Any aeroplane crash is newsworthy. Media organisations, bloggers and opportunists race to publish anything, just so long as it gets picked up by major search engines within minutes. Even venerable reporting organisations fall into the trap of just getting something, anything onto their website so they don't seem to be behind. Grabbing eyeballs is the primary objective. But as the BBC found out yesterday, sometimes that rush to publish leads to questionable content....

The content in question is a statement in an article about the crash of Lion Air JT601 by a person contacted by the BBC to give comment. He was quoted as saying, in effect, that the Boeing 737 Max range had a significant defect. He did not relate that allegation to the crash of the two months-old Lion Air B737 Max 8 in the early hours of the morning Jakarta time.

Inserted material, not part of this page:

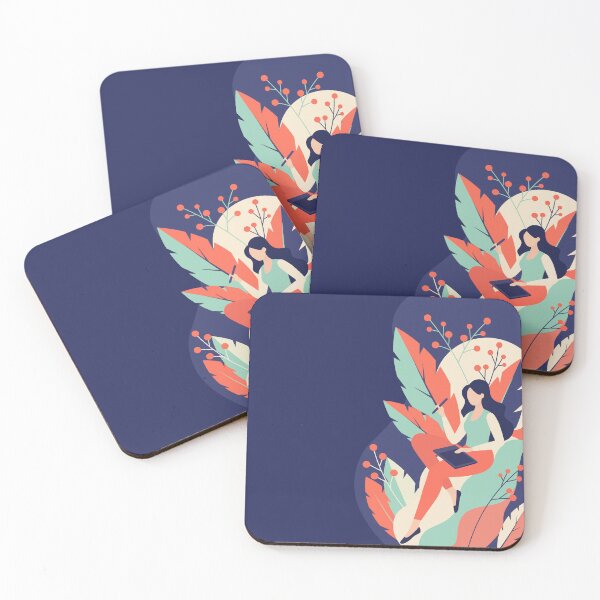 Item preview, Creative Designer at Work - Modern Flat Illustration designed and sold by IllustratorNZ.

Here is the original version of the page.

When PleaseBeInformed.com read that, it seemed to be a startling statement. The B737 Max series is Boeing's A320 killer, designed specifically to undermine Airbus's dominance in the short-haul budget airline business. It's Boeing's fastest selling aircraft. Ever. And it's only been in production for little over two years. Surely, if there was a systemic fault across the production run, there would have been much fuss and it would have come to our attention, even if only in passing. So we fact-checked. To be fair, we didn't do any deep examination but that was for the simple reason that the only systemic reported problem we found related to allegations that the engines were not as efficient as claimed and that sales data was therefore, let's be polite, misleading.

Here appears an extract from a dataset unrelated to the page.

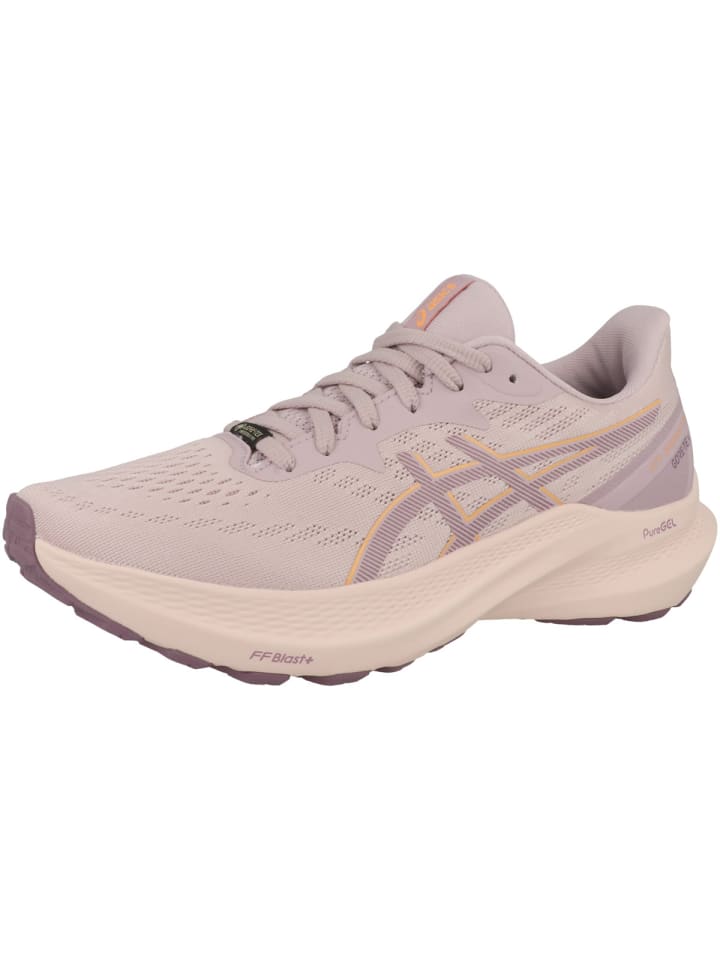 asics Laufschuhe GT-2000 12 GTX in rosa günstig kaufen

But as to any problem at all with the instruments and controls relating to height? Nothing came up in the first few pages of an internet search. True, the first page of any search these days is filled with crud and the good stuff rarely starts before page three but even so, we found nothing to support that claim. We also searched the USA's National Transportation (sic) Safety Board's website. As we already knew, the B737 has been involved in many incidents, However, none related to the B737 MAX range. Similarly, the USA's Federal Aviation Administration, which is very strict about fault reporting, had nothing relating to modifications the aircraft's homologation in any material way.

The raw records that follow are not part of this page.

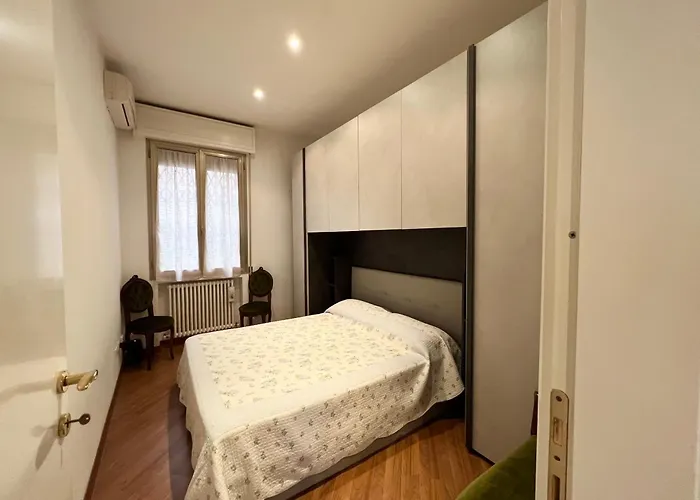 Charming Near Saragozza 公寓 博洛尼亚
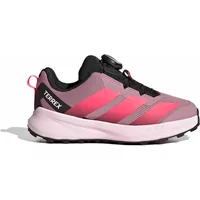Children's trail running shoes adidas Terrex Agravic Boa image 2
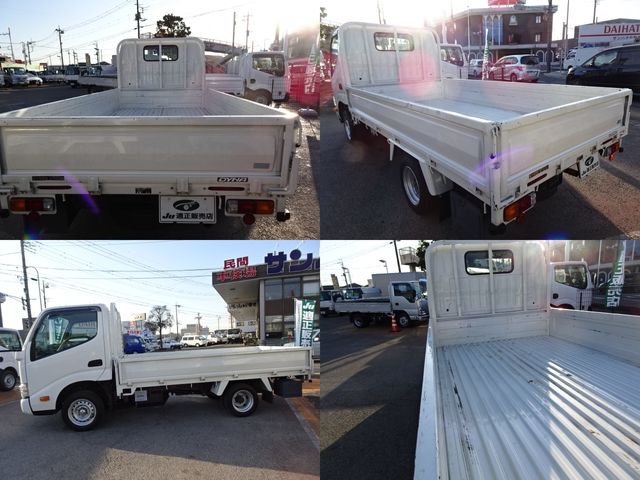 TOYOTA DYNA 2023 Image 31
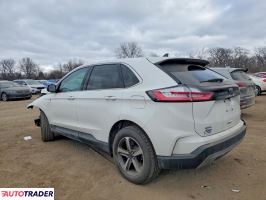 Ford Edge 2024 2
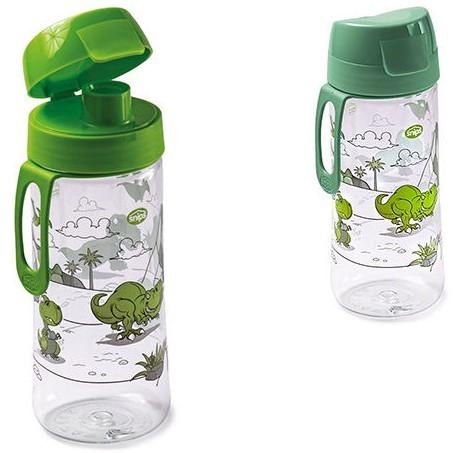 Sticla pentru apa Snips Dinozauric 51885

While we were fact-checking, the BBC changed its report.

There was no indication that the report had been modified (in media speak "updated").

Later, another quote appeared from the same interviewee in another article, this time being rather superficial and non-committal and certainly not repeating the previously reported comment.

Rapid reporting of unverified "facts" is a dangerous practice made worse by the tendency of secondary reporting (we are being nice - it's either plagiarism or one step removed from it by copying extracts from multiple articles and presenting them as one's own work) which piggy-backs in the rapid release news in order to gain its own high ranking in search engines. While the BBC appears to have, albeit belatedly, realised its error those organisations that have picked up what appeared to be the juiciest part of the report are unlikely to go back and see if it's still there. As a result, that comment can freely spread across the web, gaining traction and credibility as it goes, even though its value is, at best, uncertain.

There are subsequent reports that the BBC has seen a maintenance record for the aircraft's previous flight where it was reported that there were instrumentation problems, in particular that the Captain's and the Co-Pilot's airspeed indicators were giving different readings. There is also a report by a journalist who was on the aircraft's previous flight out of Denpasar, Bali, the evening before. She said that conditions on the aircraft were poor even before take-off with the engines apparently going on and off and the cabin air not working. She said that the floor was hot and some children were vomiting. As yet, none of that has been independently verified and therefore no conclusions should be drawn from it.